Archive for the 'codename:MFA' Category

goodbye Julie Granum

paperhaus April 4th, 2008

julie reads

One of my first posts about grad school included the note that Julie Granum “is a fine poet.” I didn’t know Julie. I didn’t know that wearing tank tops in chilly weather was something that she’d do regularly, or that she’d bring energy and a smile with her wherever, whenever I saw her, even when she was twisting with back pain, or that she was the kind of pretty girl people wanted to talk to on the street, just because. I didn’t know anything about her. I just thought she was a fine poet.

Julie Granum is dead. She died in California, after visiting with family, this week, or maybe last. She was 26.

Eventually I did know Julie, some. I knew that she would play records loud, if she liked. I knew that she would be overly generous to a fellow grad student — clearly unstable — who proceeded to steal Julie’s cell phone and engage in some crazy high drama. I knew that she’d rather dance than drink at a bar, but when I saw her, usually we all just wanted to drink. She adopted a big, spazzy dog, which she loved without reservation, bringing it with her everyplace, moving apartments to give it a home.

Julie wanted to be loved so terribly. She did the silly college thing, making out with guys and girls alike, getting drunk and grabbing asses and generally having a good time that skimmed the line of risk and voyeurism and maybe even danger. But there was something else in it; she really wanted to give love so she could get some back.

I’m not sure if I ever met anyone who needed as much love as Julie Granum; I can be sure that I didn’t return the share she needed. I liked her. But I’m not sweet or demonstrative — I’m just a waspy chick who waves and smiles. She needed to embraced by men, men like cowboys, like princes, like heroes. She needed to feel enclosed and safe and beautiful, and she wore the need for adoration and comfort as naked and raw as I’ve ever seen. I’m sure she never got enough.

Julie took this semester off Pitt. Her dog was hit by a car and died in circumstances I don’t fully understand. I didn’t know she was going to California, and have no idea why she decided to never return. The details of her death are unclear.

I can’t count the lifetimes I’ve lived since I was 26, but the pile of them makes me want to reach back through time — just a few weeks! — and explain to Julie that all damage can be survived, every wound will heal, every ounce of despair might be dispelled by the silliest moment. A breath of garlic across the subway. The scent of pine in a park, the touch of a finger across skin, the pull of a leg, a sandy itch, the sound of water over rocks. The taste of clear water, clear vodka, across the tongue; the tang of fresh grapefruit one morning off a tree. The laughter of an enemy, the irritation of a mosquito bite, the idea that resurfaces, the ache of a back, the surprise of a flower or a cloud across the sky. Simple and close, or faraway. But the unexpectedness, the pleasure of surprise, a moment that couldn’t be predicted, even terror, even hate, even nerves or shock, even trepidation, recognition, grace. Like, loud. Like champagne.

__SOURCE MATERIAL__:
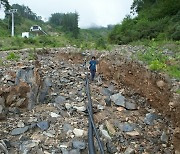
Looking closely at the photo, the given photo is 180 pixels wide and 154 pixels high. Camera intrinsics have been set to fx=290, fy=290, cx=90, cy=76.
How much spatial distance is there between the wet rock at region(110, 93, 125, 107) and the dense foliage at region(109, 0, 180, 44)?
11.6 meters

__TASKS TO PERFORM__:
1. Summarize the post about Julie Granum in two sentences.
2. Return the part of the post about Julie Granum that begins at the words "One of my first"; stop after the words "was a fine poet.".
The data have no connection to the post about Julie Granum.

__ANSWERS BELOW__:
1. The writer remembers Julie Granum, a fine poet who took a semester off Pitt and died in California at 26, recalling her energy, her generosity, the dog she loved, and her deep need to be loved. The writer wishes to reach back through time and explain to Julie that all damage can be survived and every wound will heal.

2.
One of my first posts about grad school included the note that Julie Granum “is a fine poet.” I didn’t know Julie. I didn’t know that wearing tank tops in chilly weather was something that she’d do regularly, or that she’d bring energy and a smile with her wherever, whenever I saw her, even when she was twisting with back pain, or that she was the kind of pretty girl people wanted to talk to on the street, just because. I didn’t know anything about her. I just thought she was a fine poet.